For the last several decades, the issue of caps in medical malpractice suits has been hotly debated in this country. A few months ago, the Florida Supreme Court struck down caps in medical malpractice wrongful death suits. See a prior article on the topic here . Meanwhile, the Kansas Supreme Court upheld medical malpractice caps in 2012. A recent article on the This is Real Law home page set out the current landscape and the issues in play. See here .
The plaintiffs’ bar and consumer rights groups argue for elimination of caps and the constitutional right to a jury trial. The defense bar, medical providers, and insurance groups argue that the caps help keep down spiraling and unnecessary medical costs associated with medical negligence claims. And in front and center of the debate are the individual cases involving people like the Fudacz family. We can use tools like the Verdict and Settlement Analyzer (link below) to assess the value of the cases we handle. That is easy. But as legal professionals, we must look to underlying issues of policy and fairness and ask the truly hard question: “How do we want to measure the cost of this error?”
On Aug. 10, 2012, Paul Fudacz Jr. and his sister Sarah A. Fudacz underwent surgery at The University of Toledo Medical Center (UTMC). Sarah was a 24-year-old woman who suffered from end stage renal disease. She was there for a kidney transplant. Paul was there to donate one of his kidneys to her. The surgery, however, did not go as planned, and a UTMC employee threw Paul's kidney away by mistake. While the kidney was later recovered, it was deemed unusable because it was intermingled with other infected and/or non-sterile medical waste.
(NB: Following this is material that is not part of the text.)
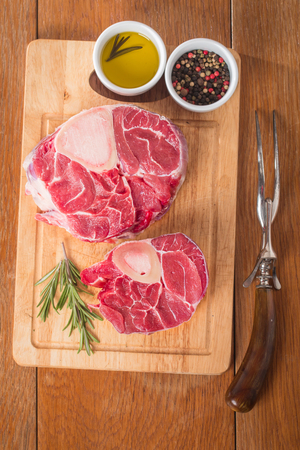 cross cut: Raw fresh cross cut veal shank and seasonings for making Osso Buco on wooden background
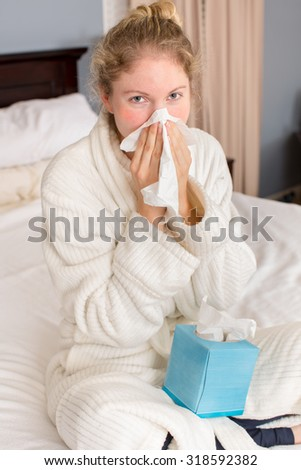 young sick woman holding tissue ...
Although Sarah later underwent kidney transplant surgery, the kidney she received was of poorer quality and also a poorer match.
On July 29, 2013, Sarah, Paul, their siblings, and their parents, Paul Fudacz, Sr. and Ellen Fudacz filed an action against UTMC in the Ohio Court of Claims. The complaint included claims for medical negligence, parental loss of consortium, sibling loss of consortium, and negligent infliction of emotional distress. The action was assigned to Judge Dale A. Crawford.
The parties reached a settlement and on May 20, 2014, they filed their settlement agreement with the court. Under the terms of the parties' accord, UTMC agreed to pay $ 650,000.00 to settle the matter. According to a May 29, 2014 news story, plaintiff's counsel explained that the settlement was restricted by state-imposed limits because the incident happened at a public facility.